Task item:
Only the stretch below from the line holding "2023 Audi Q5" through the line holding "Image Credit: www.greeceturkeytours.com" should be restated, word for word and with both ends included; pictures stay out.

Information given:
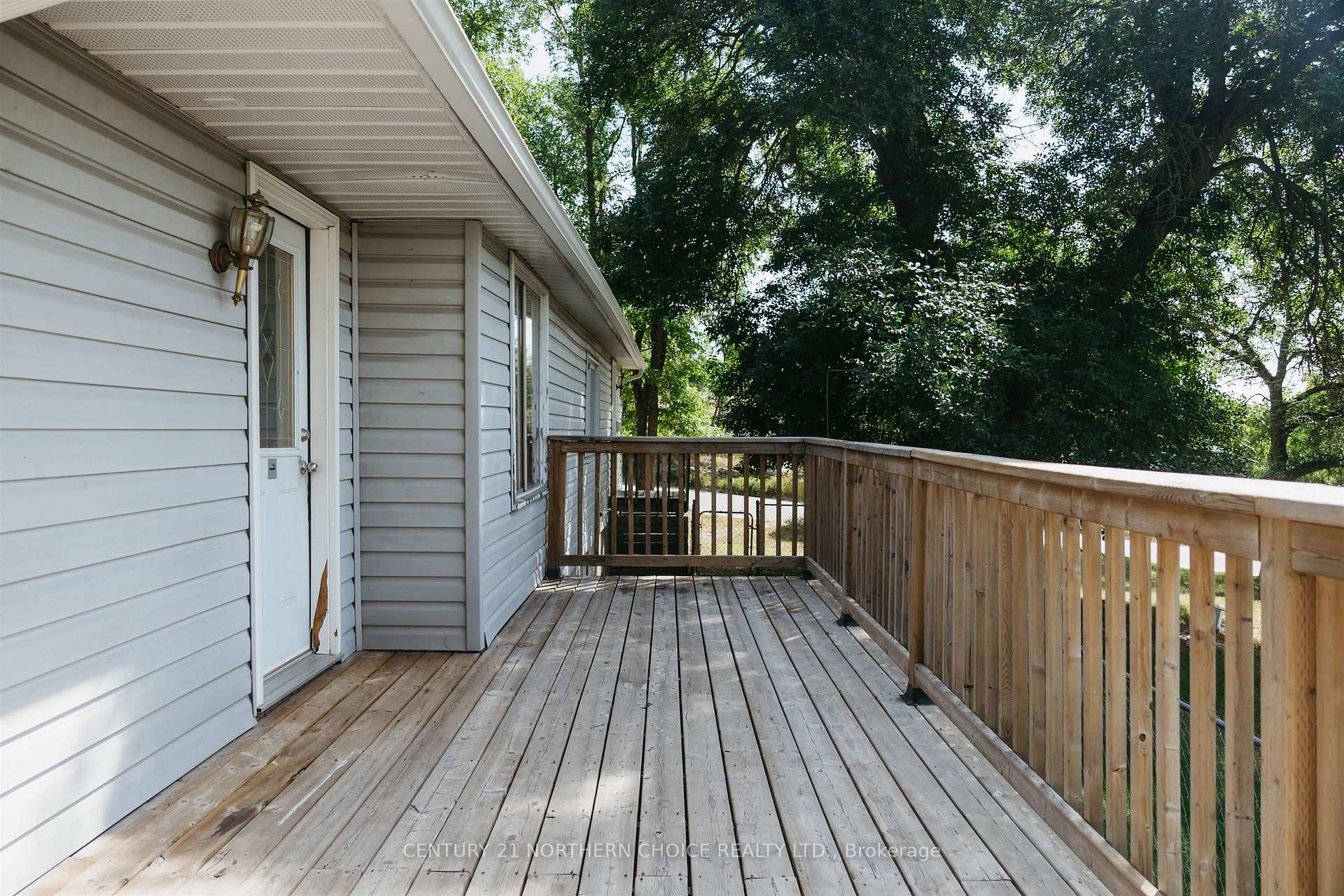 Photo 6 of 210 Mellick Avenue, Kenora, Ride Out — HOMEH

* * *

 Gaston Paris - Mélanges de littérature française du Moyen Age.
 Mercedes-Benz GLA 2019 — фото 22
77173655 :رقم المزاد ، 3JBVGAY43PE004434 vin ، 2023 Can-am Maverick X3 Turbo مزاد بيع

---

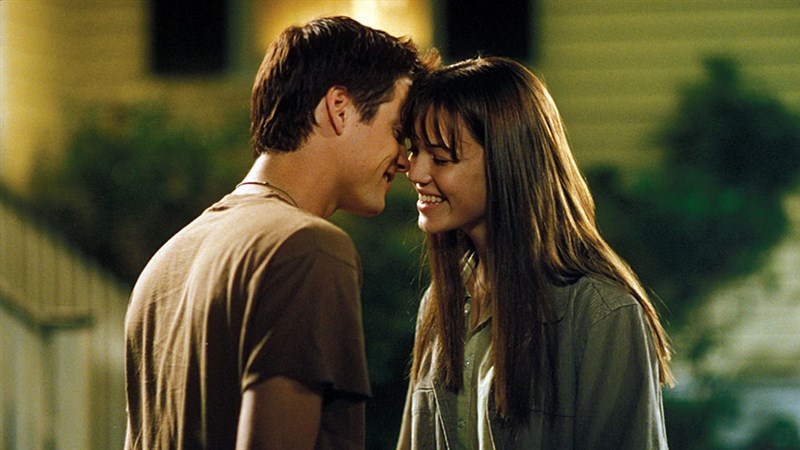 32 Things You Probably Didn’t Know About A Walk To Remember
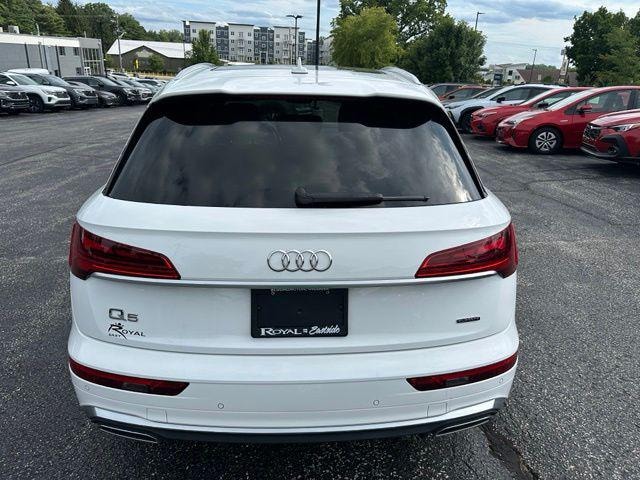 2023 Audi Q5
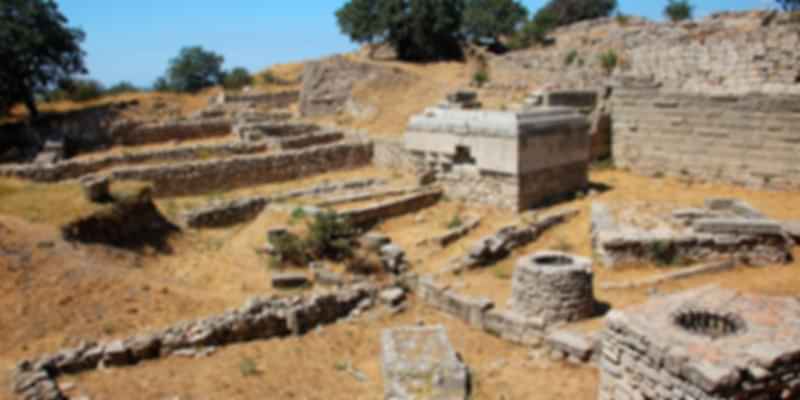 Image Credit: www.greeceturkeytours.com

Answer section:
 2023 Audi Q5
 Image Credit: www.greeceturkeytours.com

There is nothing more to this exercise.